#### [Kutipan teks]
┏━━
Proses Kreatif Penulisan Buku Karya Helmy Yahya, “Breaking The Wall”

Pertengahan Januari 2021

”Dod, apa kabar?” katanya di ujung telepon. Suaranya familiar dan amat bersahabat. Smiling voice-nya begitu terasa. Saya sudah tahu siapa yang menelepon karena namanya tersimpan dalam buku telepon: ’Helmy Yahya’. Si Raja Kuis, Raja Reality Show, salah satu manusia paling kreatif di negeri ini. Akhir tahun 2020, juga sempat bertukar sapa lewat telepon.

Beberapa tahun silam, saya bekerja sama dengannya. Tentu saja urusan menulis buku. Saya membantunya menulis buku sebagai penulis pendamping (co-writer). Sayang sekali, naskah yang sudah sekitar 90% gagal terbit karena berbagai alasan teknis. Saya sungguh menyesal naskah itu tidak rampung. Ketika ia menelepon lagi, saya pikir akan melanjutkan naskah tersebut. Ternyata tidak.

Saya mengikuti perkembangan mas Helmy, melalui pemberitaan media massa dan media sosial. Saya follow IG-nya dan subscribe saluran YouTube-nya. Ketika ia diberhentikan sebagai Direktur Utama TVRI pada awal 2020, saya juga memberikannya support meski hanya melalui komentar di IG. Pemberhentian yang sangat menyesakkan bagi publik karena menyaksikan sendiri bagaimana perubahan positif TVRI di tangan mas Helmy. Tentu lebih menyesakkan lagi untuk mas Helmy.
┗━━
#### [Catatan yang tersedia]
┏━━
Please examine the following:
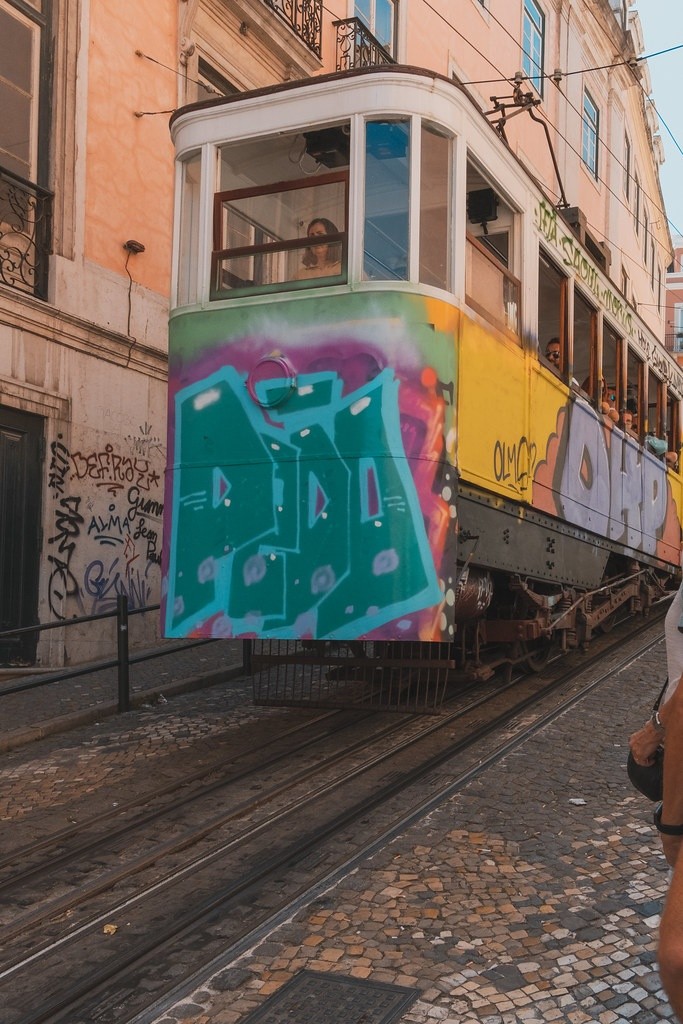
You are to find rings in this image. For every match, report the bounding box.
[634,757,639,761]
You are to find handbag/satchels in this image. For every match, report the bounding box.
[627,674,668,802]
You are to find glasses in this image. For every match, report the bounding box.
[543,350,560,358]
[610,394,616,402]
[602,387,605,392]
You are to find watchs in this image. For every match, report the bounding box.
[651,710,665,736]
[653,800,683,836]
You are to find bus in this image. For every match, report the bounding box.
[168,62,683,716]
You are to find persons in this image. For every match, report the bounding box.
[629,578,683,1024]
[546,337,634,431]
[290,217,368,281]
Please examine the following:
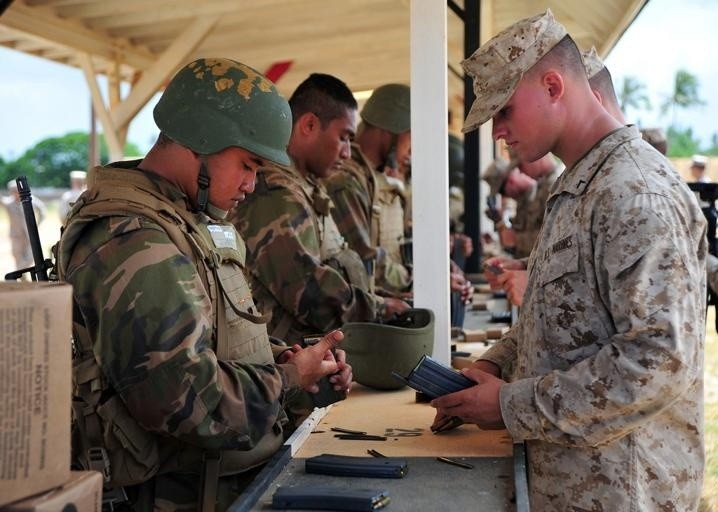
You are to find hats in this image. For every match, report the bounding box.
[484,156,510,196]
[581,45,605,78]
[504,146,519,175]
[456,4,569,135]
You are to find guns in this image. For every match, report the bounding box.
[3,175,53,280]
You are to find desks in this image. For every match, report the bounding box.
[224,278,533,512]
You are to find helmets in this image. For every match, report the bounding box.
[336,303,438,391]
[360,83,415,136]
[151,53,298,167]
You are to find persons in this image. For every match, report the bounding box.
[324,82,474,302]
[229,72,411,443]
[484,48,626,305]
[0,178,47,285]
[58,170,89,227]
[429,9,709,512]
[689,156,707,183]
[49,58,353,512]
[641,127,666,155]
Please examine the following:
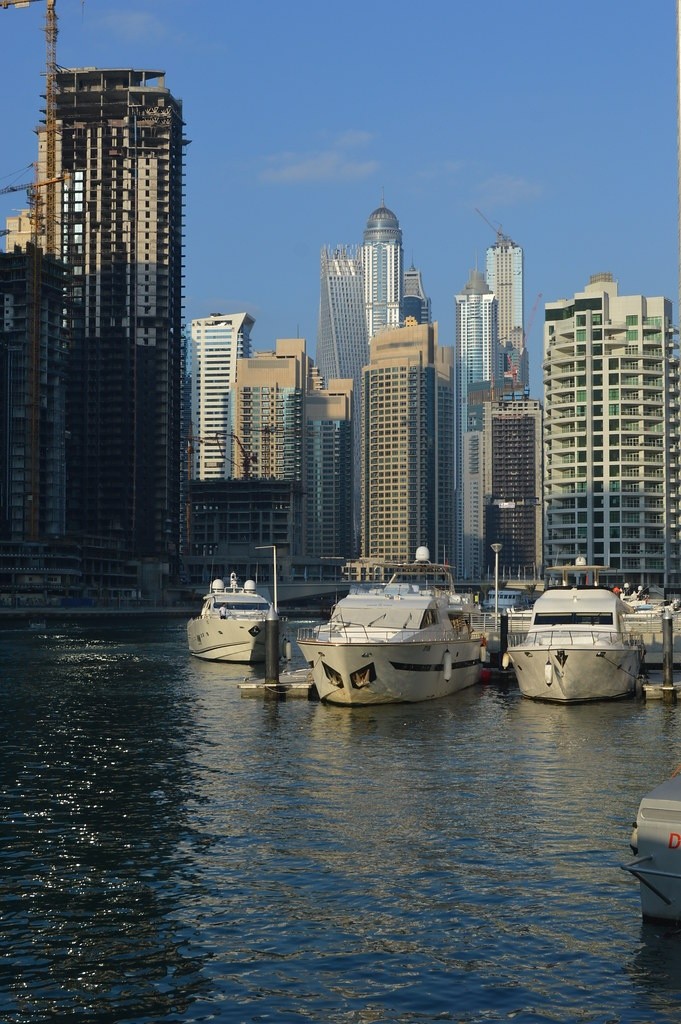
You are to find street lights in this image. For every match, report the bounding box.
[254,546,279,615]
[491,542,503,631]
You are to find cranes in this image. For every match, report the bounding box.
[1,1,61,256]
[474,208,518,249]
[500,291,543,400]
[0,163,72,546]
[189,420,206,479]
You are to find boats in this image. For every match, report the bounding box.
[293,543,489,705]
[186,572,278,665]
[507,558,643,704]
[483,589,523,610]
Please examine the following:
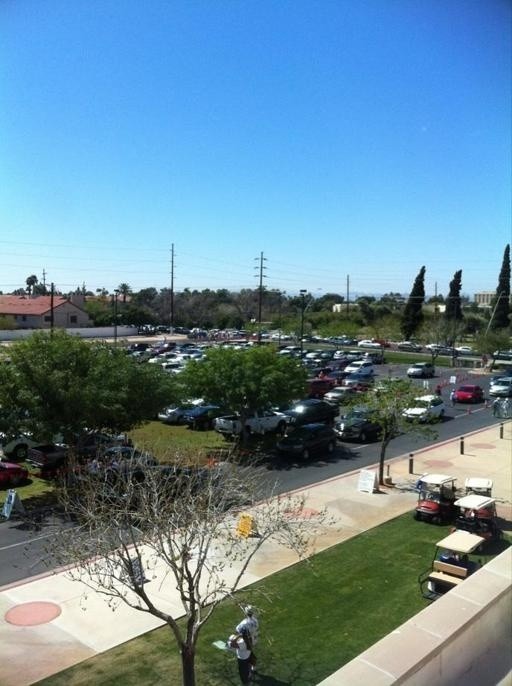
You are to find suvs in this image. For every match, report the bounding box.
[401,394,446,424]
[407,362,435,379]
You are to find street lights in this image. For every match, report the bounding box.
[113,287,120,350]
[299,289,308,368]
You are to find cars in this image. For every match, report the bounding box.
[455,384,483,403]
[271,333,391,350]
[0,425,255,531]
[127,324,271,340]
[122,342,399,458]
[397,341,511,363]
[487,375,512,398]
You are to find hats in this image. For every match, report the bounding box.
[244,605,255,615]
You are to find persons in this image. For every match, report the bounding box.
[434,385,441,395]
[235,605,260,675]
[449,389,456,408]
[231,624,253,686]
[502,397,510,419]
[491,397,501,417]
┗━━
#### [Tujuan latihan]
Dalam kutipan tentang penulisan buku Helmy Yahya, apa alasan pemberhentiannya sebagai Direktur Utama TVRI terasa sangat menyesakkan bagi publik? Jelaskan dalam satu sampai tiga kalimat. Kerjakan hanya dengan berpegang pada kutipan di atas.

#### [Jawaban tugas]
Pemberhentian Helmy Yahya pada awal 2020 terasa sangat menyesakkan bagi publik karena publik menyaksikan sendiri perubahan positif TVRI di tangannya.